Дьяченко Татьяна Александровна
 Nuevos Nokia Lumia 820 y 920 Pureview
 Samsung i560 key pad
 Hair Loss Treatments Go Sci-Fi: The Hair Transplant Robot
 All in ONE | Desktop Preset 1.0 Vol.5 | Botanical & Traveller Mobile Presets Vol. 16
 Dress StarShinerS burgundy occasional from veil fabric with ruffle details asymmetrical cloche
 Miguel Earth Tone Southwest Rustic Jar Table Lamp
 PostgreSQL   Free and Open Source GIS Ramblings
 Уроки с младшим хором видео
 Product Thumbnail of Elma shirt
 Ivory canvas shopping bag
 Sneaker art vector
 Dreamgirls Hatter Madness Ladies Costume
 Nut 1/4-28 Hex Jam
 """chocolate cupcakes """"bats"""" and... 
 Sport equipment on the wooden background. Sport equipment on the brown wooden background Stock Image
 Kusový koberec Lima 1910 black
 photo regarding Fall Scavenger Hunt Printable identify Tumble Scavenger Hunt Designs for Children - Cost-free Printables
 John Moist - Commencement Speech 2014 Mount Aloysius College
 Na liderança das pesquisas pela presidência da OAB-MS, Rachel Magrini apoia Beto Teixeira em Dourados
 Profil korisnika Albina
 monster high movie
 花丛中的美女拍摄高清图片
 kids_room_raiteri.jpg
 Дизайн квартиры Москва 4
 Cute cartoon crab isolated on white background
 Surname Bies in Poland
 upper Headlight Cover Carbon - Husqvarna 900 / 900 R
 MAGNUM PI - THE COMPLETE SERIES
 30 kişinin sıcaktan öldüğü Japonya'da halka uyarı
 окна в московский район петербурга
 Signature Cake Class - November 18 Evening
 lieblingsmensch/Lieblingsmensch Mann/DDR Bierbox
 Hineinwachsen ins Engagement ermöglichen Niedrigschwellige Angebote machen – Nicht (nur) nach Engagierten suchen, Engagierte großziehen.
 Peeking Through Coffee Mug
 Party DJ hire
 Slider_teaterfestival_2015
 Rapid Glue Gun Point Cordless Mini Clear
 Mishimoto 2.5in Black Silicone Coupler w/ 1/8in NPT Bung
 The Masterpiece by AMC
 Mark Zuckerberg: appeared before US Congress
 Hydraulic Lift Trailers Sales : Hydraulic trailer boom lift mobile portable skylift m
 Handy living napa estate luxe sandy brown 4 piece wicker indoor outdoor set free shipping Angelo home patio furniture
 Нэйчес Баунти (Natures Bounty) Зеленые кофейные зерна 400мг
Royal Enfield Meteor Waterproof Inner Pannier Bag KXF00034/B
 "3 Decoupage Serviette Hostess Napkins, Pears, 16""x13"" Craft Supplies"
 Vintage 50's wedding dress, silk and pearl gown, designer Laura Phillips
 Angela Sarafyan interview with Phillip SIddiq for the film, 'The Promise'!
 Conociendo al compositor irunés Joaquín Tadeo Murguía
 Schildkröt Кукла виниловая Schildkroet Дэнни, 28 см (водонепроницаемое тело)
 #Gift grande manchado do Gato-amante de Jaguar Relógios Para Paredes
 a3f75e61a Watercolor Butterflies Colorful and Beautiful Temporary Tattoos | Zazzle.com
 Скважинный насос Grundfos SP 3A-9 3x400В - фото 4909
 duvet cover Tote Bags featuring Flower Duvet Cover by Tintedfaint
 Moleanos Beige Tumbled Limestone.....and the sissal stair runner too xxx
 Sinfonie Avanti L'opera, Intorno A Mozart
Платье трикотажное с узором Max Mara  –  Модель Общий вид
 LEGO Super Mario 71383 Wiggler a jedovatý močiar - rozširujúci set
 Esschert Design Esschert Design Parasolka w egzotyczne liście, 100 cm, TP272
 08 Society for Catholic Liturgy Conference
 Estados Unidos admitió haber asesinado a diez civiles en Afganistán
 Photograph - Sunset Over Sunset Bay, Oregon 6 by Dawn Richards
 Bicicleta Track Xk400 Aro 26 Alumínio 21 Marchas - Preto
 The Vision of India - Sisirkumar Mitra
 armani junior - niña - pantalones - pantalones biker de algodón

+ + + +

» Exercise objective
Reproduce each line above that contains "with".

» Written answer
 Dress StarShinerS burgundy occasional from veil fabric with ruffle details asymmetrical cloche
 Angela Sarafyan interview with Phillip SIddiq for the film, 'The Promise'!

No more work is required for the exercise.